EXERCISE 1: Reproduce the passage about the actress Madhubala word for word, starting at "What's so beautiful" and ending at "time Bollywood remain.".
EXERCISE 2: Extend the passage about the actress Madhubala, picking up after its final sentence.

What's so beautiful about actress Madhubala?

Born as Mumtaz in a family of 13 people whose survival is difficult, she worked hard to carve herself into Madubala, who had successfully completed acting in 70 films and 5 successful hit movies and finally became an epitome of beauty through Mughal e Azam. Her acting skill had reached a new level which is incomparable and she become a member of Bollywood who will always be remembered till the time Bollywood remain.
Beauty lies in the eye of the viewer once told by Rabindra Nath Tagore. She is termed as one of the most beautiful woman in Bollywood not only because of her looks but also because of her treatment of others in the film set. She worked with many directors, producers and top actors like Dilip Kumar, Dev Anand, Raj Kapoor, Ashok Kumar, Sunil Dutt, Shammi Kapoor, Kishore Kumar etc. Everyone says she is a nice person to work with and they all love her.
Her favorite color is white and she look dazzled in the same. Once a director visited her house for a film project and when she come out in while saree, he simply can't move because of her simplicity and beauty.

DATA SUPPLIED:

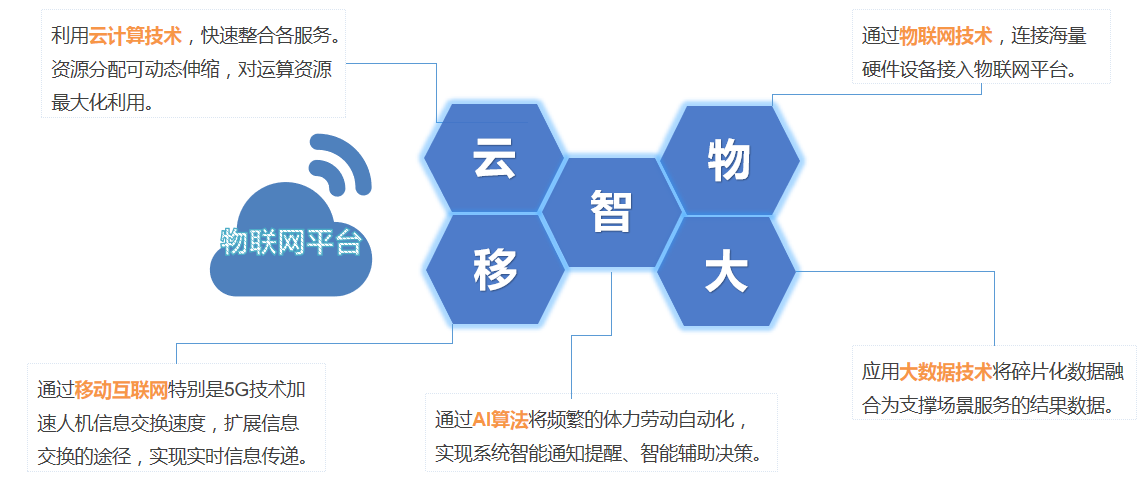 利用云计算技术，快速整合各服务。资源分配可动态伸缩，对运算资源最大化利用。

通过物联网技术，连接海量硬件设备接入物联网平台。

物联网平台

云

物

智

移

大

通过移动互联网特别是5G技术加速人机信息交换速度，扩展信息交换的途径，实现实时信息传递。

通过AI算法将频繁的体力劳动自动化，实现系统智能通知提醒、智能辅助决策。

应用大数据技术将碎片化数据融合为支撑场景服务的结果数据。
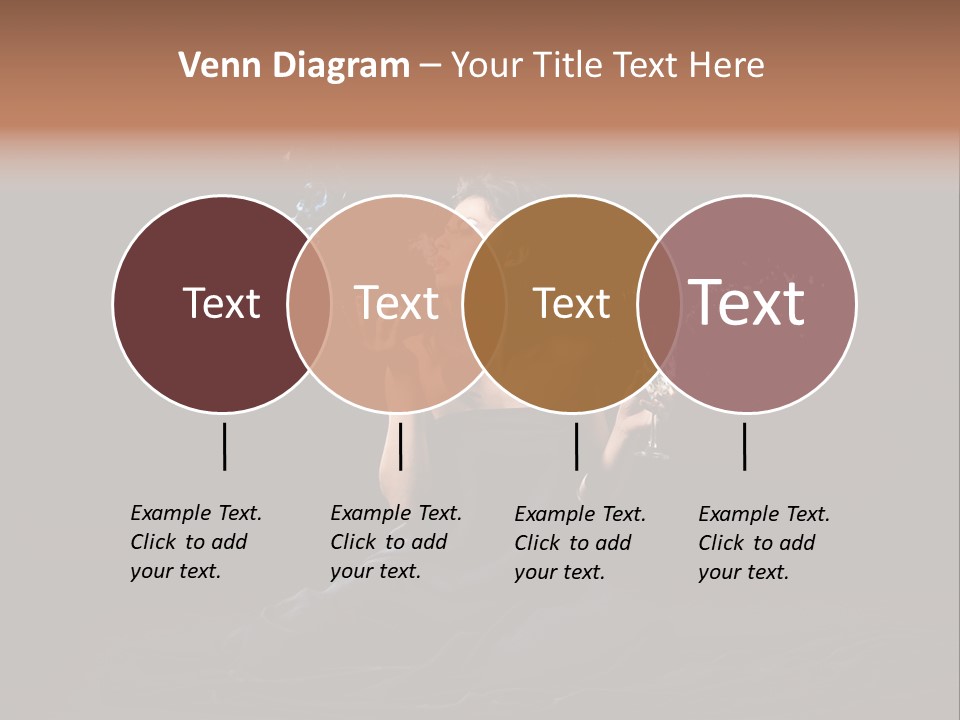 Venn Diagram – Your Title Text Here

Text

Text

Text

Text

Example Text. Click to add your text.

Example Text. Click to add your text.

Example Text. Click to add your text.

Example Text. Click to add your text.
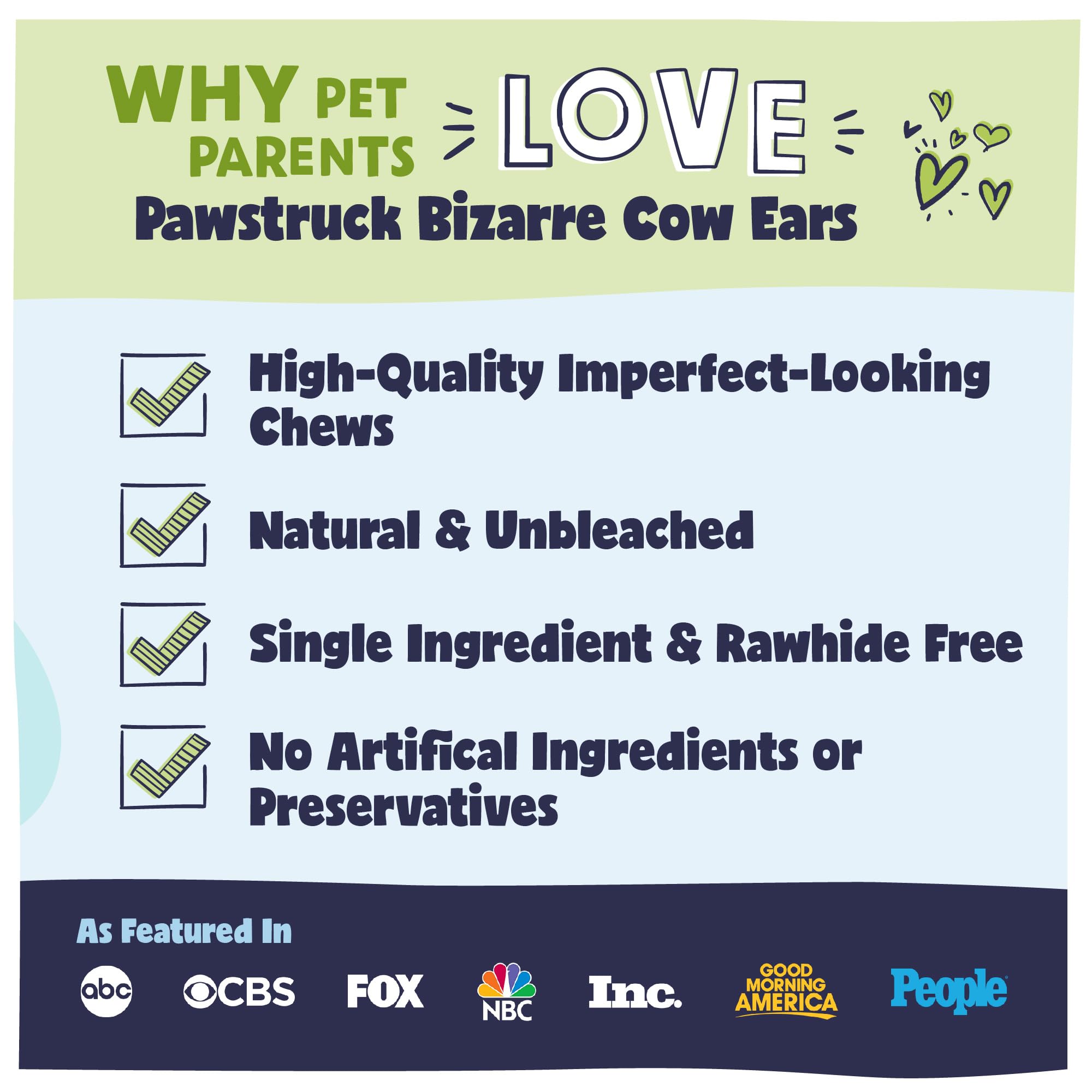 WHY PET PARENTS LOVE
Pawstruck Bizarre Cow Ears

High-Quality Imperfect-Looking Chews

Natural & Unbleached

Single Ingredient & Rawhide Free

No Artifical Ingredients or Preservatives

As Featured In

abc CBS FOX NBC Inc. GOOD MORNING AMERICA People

* * *

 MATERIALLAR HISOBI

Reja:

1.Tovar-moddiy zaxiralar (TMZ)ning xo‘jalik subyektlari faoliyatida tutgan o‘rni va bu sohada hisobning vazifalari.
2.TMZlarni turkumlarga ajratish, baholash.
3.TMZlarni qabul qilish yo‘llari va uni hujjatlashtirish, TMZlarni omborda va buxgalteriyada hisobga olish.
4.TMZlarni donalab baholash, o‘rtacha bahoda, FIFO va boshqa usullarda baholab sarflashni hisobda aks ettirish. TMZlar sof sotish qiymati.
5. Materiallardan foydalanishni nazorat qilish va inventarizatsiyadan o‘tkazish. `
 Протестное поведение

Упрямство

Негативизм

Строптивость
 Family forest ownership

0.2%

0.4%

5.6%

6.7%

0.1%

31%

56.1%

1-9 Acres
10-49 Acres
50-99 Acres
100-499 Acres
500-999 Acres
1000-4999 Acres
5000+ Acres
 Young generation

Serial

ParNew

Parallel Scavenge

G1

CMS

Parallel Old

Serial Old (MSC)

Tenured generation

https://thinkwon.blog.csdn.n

WRITTEN REPLY 1:
What's so beautiful about actress Madhubala?

Born as Mumtaz in a family of 13 people whose survival is difficult, she worked hard to carve herself into Madubala, who had successfully completed acting in 70 films and 5 successful hit movies and finally became an epitome of beauty through Mughal e Azam. Her acting skill had reached a new level which is incomparable and she become a member of Bollywood who will always be remembered till the time Bollywood remain.

WRITTEN REPLY 2:
Her beauty is not limited in India, she was famous in Hollywood also. One article was submitted by Theatre Arts Magazine in 1952 as “The biggest star in the world.”
Here is the article:-
Madhubala – The Biggest Star in The World
The actress with the greatest following, in numbers and devotion, is not to be found in Hollywood, but on the opposite side of the planet — in Bombay, India.
Her name is Madhubala. She is nineteen years old, a small girl with arching eyebrows and a shy, sweet smile, who has risen to the top of the Indian movie industry in the last two years.
Madhubala’s local audience is taken from the 420,000,000 people of India and Pakistan (about the population of the United States and all western Europe combined). Her pictures have also a lively export market in Burma, Malaya, Indonesia and East Africa. In India alone, the movie theatres take in 75,000,000 paid admissions a month, at prices as low as three cents a ticket.
On an average, since she first became a star, Madhubala has completed four pictures a year and at one point early this year was under contract to make as many as nine for various producers — work­ing on two or three at the same time.
She is the highest paid star in her industry, and her industry is fast catching up with the biggest.
India now produces nearly 300 feature pictures a year, as against Hollywood’s 450. About a dozen of India’s films in any year will star Madhubala. A single issue of a movie magazine will run a slew of advertisements, reviews and pictures of Madhubala. And both she and the Indian movie industry can justly claim that they have hardly started.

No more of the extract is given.